[WORK TASK A]:
In one to three sentences, explain why the text on altitude sickness says you should prepare your body before heading into the high country.
[WORK TASK B]:
Go on with the text on altitude sickness from where it stops.

[EXTRACTED TEXT]:
◇ ◇ ◇ ◇ ◇ ◇ ◇
So you want to ramble the ridges, shred the bowls and bag the peaks? And you want your body to deliver peak performance under more extreme environmental conditions than you’re used to at sea level? And you want to impress your friends, too?

Ever hear of “hypoxia?” Some call it mountain sickness. Call it what you will, it’s the effect of reduced atmospheric pressure at altitude coupled with an insufficient supply of oxygen to the body. Every person can have different symptoms when suffering from hypoxia; some of the common symptoms are lightheadedness, dizziness, and reduced vision. When your purpose is to enjoy some backcountry beauty on foot, ski, or bike, you don’t want your body to fail. So how do you compensate for reduced oxygen and air pressure levels? You make sure you give your body what it needs before you go to the high country.
◇ ◇ ◇ ◇ ◇ ◇ ◇
[INFORMATION SUPPLIED]:
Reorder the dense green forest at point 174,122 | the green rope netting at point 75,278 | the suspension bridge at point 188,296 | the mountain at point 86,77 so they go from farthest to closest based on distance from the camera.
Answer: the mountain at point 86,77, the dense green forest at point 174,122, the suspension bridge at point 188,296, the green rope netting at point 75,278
◇ ◇ ◇ ◇ ◇ ◇ ◇
[REPLY A]:
At altitude, reduced atmospheric pressure combined with an insufficient supply of oxygen to the body can cause hypoxia. Its symptoms include lightheadedness, dizziness, and reduced vision. Because you don't want your body to fail while enjoying the backcountry on foot, ski, or bike, giving it what it needs beforehand is how you compensate for the lower oxygen and air pressure.

[REPLY B]:
It’s been documented that beef liver is chock-full of iron, but it also contains Vitamin B12, a vitamin that has been proven to combat anemia. These are just the very building blocks your bone marrow needs to create more red blood cells. And extra red blood cells are precisely what you’re going to need (not just want) as you work your body up there under the clouds.

Wait a minute – you don’t like beef liver, all smothered in sauteed onions, mushrooms, and gravy with garlic Yukon Gold mashed potatoes, a little fresh chopped >BAM!< Italian parsley?

Liver and onions!  Mmmmm... tasty.

Liver and onions! Mmmmm… tasty.

What, did you think a plate of steamed broccoli was going to get you up that high rocky windswept slope?

The answer is: eat all of the above the night before you venture to the high country. Don’t refuse it because you think you won’t like it – eat it because you’ll immediately enjoy the beneficial effects the very next day at altitude.

(Sometimes you just gotta do what you gotta do in order to do what ya wanna do. It’s kinda like crawling that 500-foot sewer pipe in the Shawshank Redemption: freedom awaits when you emerge from the other side.)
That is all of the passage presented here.